My first collection of short stories, DeepFakes, is set to release on July 10, 2025!
These stories were written between 2021 and 2023. They are in the genre of dirty realism, or transgressive fiction. Think Richard Ford, Chuck Palahniuk, Dennis Johnson. I’ll share more about the process soon, but here’s the book description:
A razor-sharp collection of short stories
Corey McComb explores a treacherous terrain where reality blurs and certainty crumbles.
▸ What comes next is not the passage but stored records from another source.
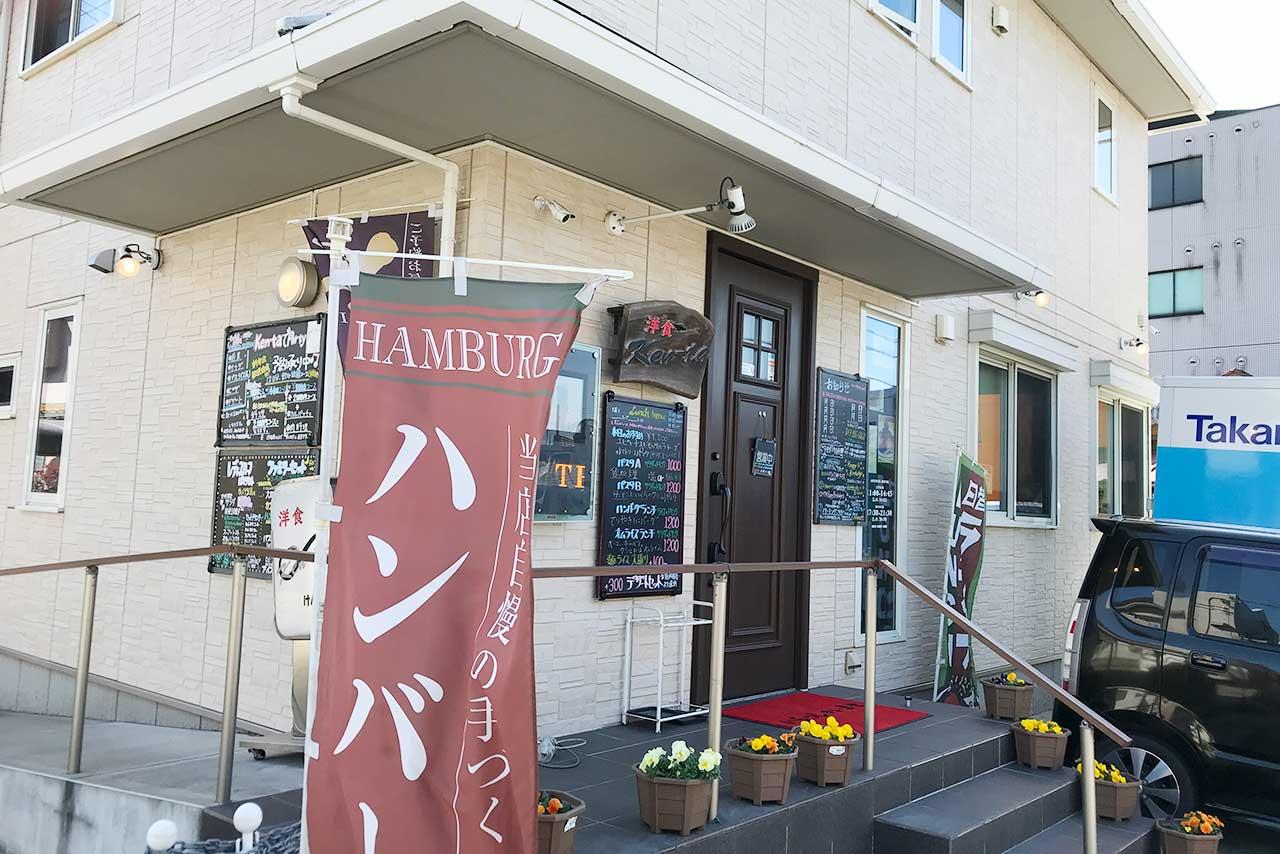 四街道駅近くの洋食Ken-taで初ランチ 思ってたんと違うオムライスは具材ごろごろホワイトソースが贅沢ボリューミー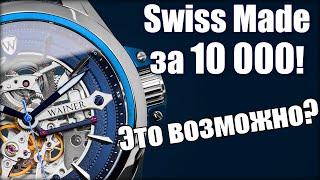 Swiss Made против Aliexpress. Какие часы за 10000 руб купить?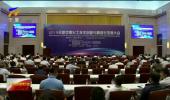 2019年新型煤化工技术创新与精细化发展大会在银川召开-190820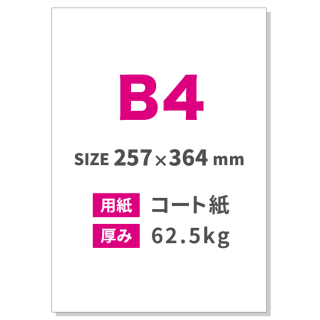 B4チラシ印刷(用紙:コート紙 62.5kg)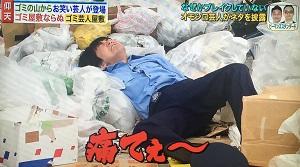 f:id:yuhei2261:20160711150155j:plain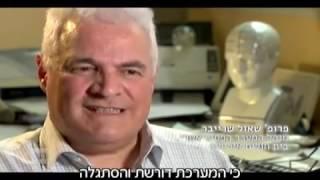 מרשם להתמכרות- מיליון ישראלים מכורים לתרופות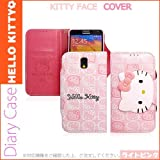 [HELLO KITTY Face Cover ハローキティ キティ 手帳型 ケース] iphone 5S SE iphone 6/6S iphone 6plus/6Splus iphone7 iphone 7plus (KT Face Cover) (【iphone 7plus】, ピンク) [並行輸入品]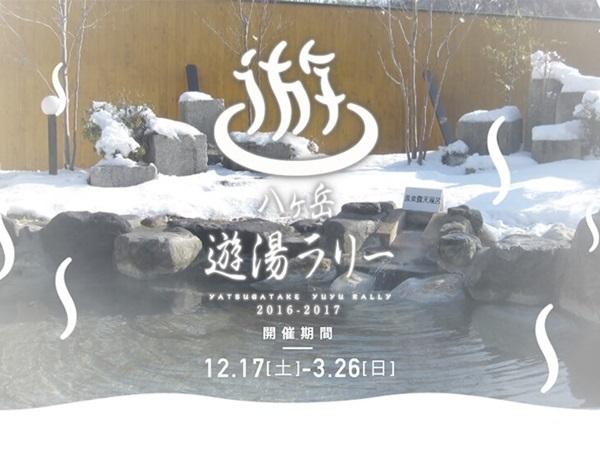 【八ヶ岳】温泉でほっこリ彡「八ヶ岳 遊湯ラリー」のお知らせ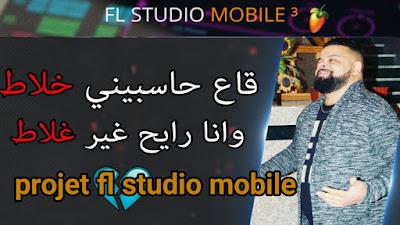 Projet cheb bello_ga3 hasbini khalat fl studio mobile rai by Amine Pitchou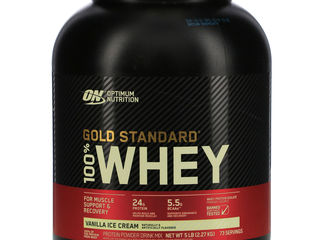 100% Whey Gold 2.3 кг USA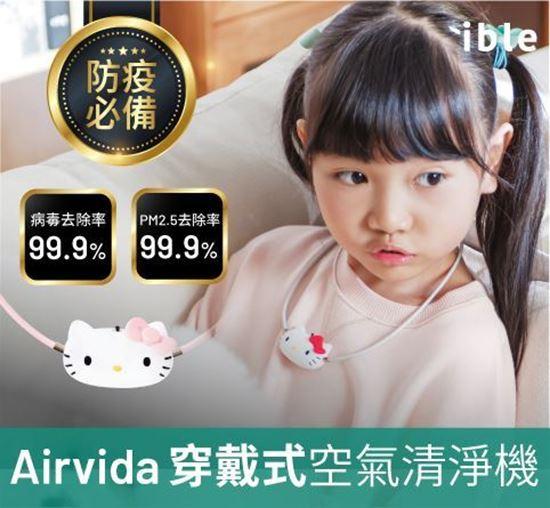 圖片 Airvida C1 holle kitty 穿戴式空氣清淨機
Set against backdrops of Southern California coastal towns, Mexican strip clubs, and Wi-Fi-free zones, these tales expose the fabrications we create and the harsh truths we can’t escape.
McComb’s characters exist in a world where truth is malleable: A woman confronts evidence of her husband’s apparent infidelity. A mild-mannered grocery store manager becomes a serial killer of parrots to cope with his loveless marriage. A forgotten password stands between a man and millions in cryptocurrency. A trust fund drifter reunites with a childhood friend for the wrong reasons. And a pandemic threatens what little freedom remains in a young couple’s relationship. These are people on the edge, navigating dying marriages, stifling small towns, and modern systems designed to keep them in place.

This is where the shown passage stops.